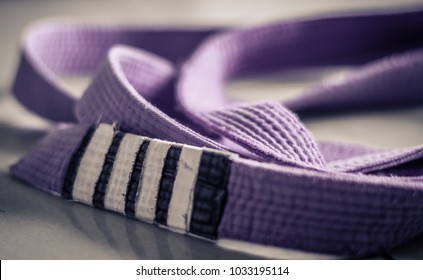 Brazilian Jiu Jitsu purple belt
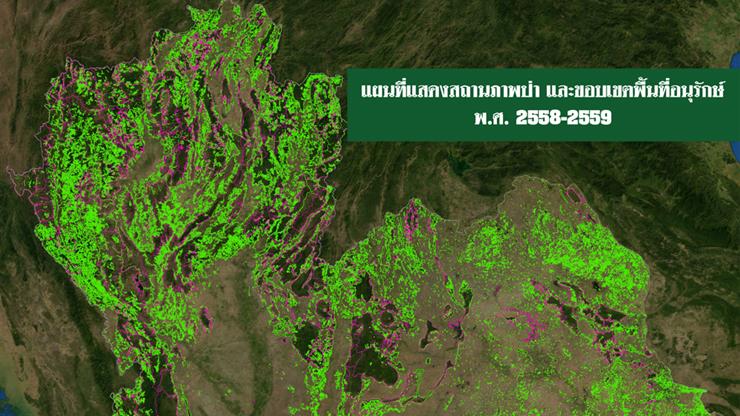 ป่าไม้ประเทศไทย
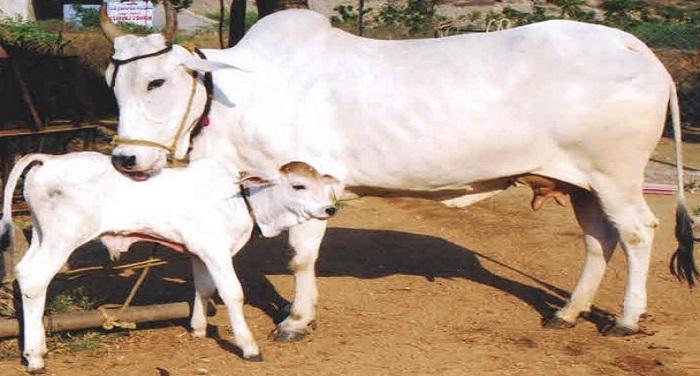 Cow 01 यूपी के बलिया में कथित 'गाय तस्करी' पर बवाल, पुलिस लाठीचार्ज में एक मौत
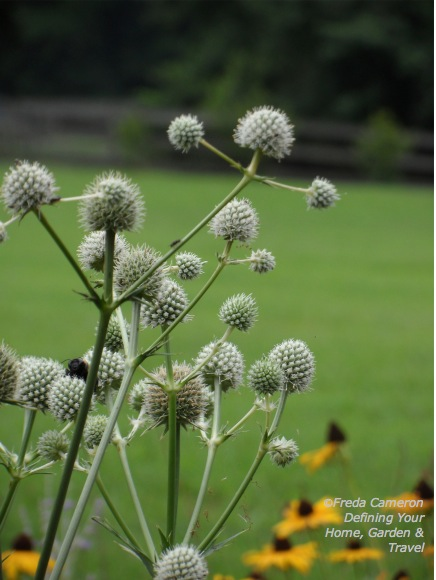 rattlesnake master by Defining Your Home Garden and Travel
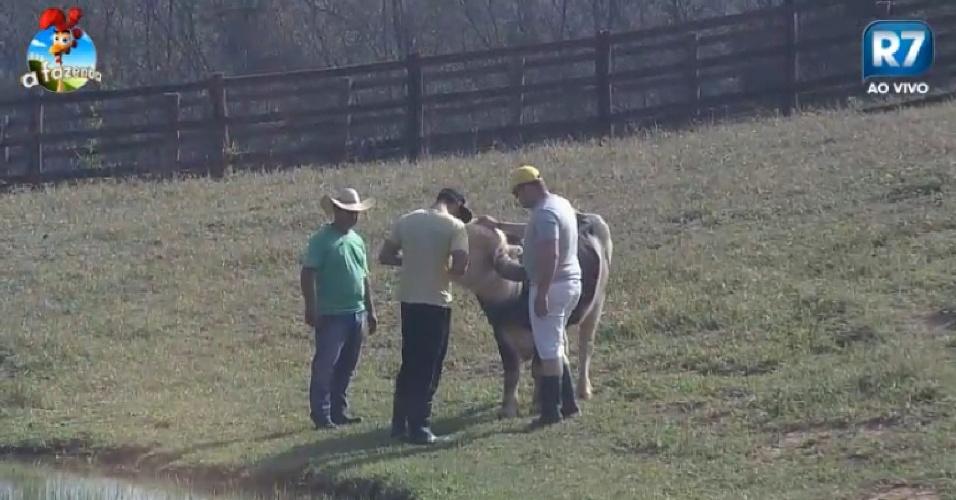 Com a ajuda do caseiro, Diego Cristo e Felipeh Campos conduzem o búfalo para o lago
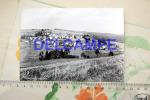 Gembes (Daverdisse) - Daverdisse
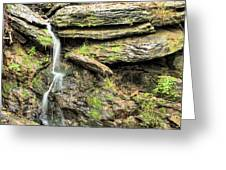 Falling Waters Greeting Card by JC Findley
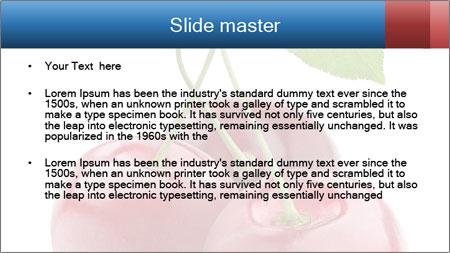 0000061738 PowerPoint Template - Slide 2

◆ Exercise aim
Reproduce every line of the material above, but drop the pictures.

◆ Task output
 Brazilian Jiu Jitsu purple belt
 ป่าไม้ประเทศไทย
 Cow 01 यूपी के बलिया में कथित 'गाय तस्करी' पर बवाल, पुलिस लाठीचार्ज में एक मौत
 rattlesnake master by Defining Your Home Garden and Travel
 Com a ajuda do caseiro, Diego Cristo e Felipeh Campos conduzem o búfalo para o lago
 Gembes (Daverdisse) - Daverdisse
 Falling Waters Greeting Card by JC Findley
 0000061738 PowerPoint Template - Slide 2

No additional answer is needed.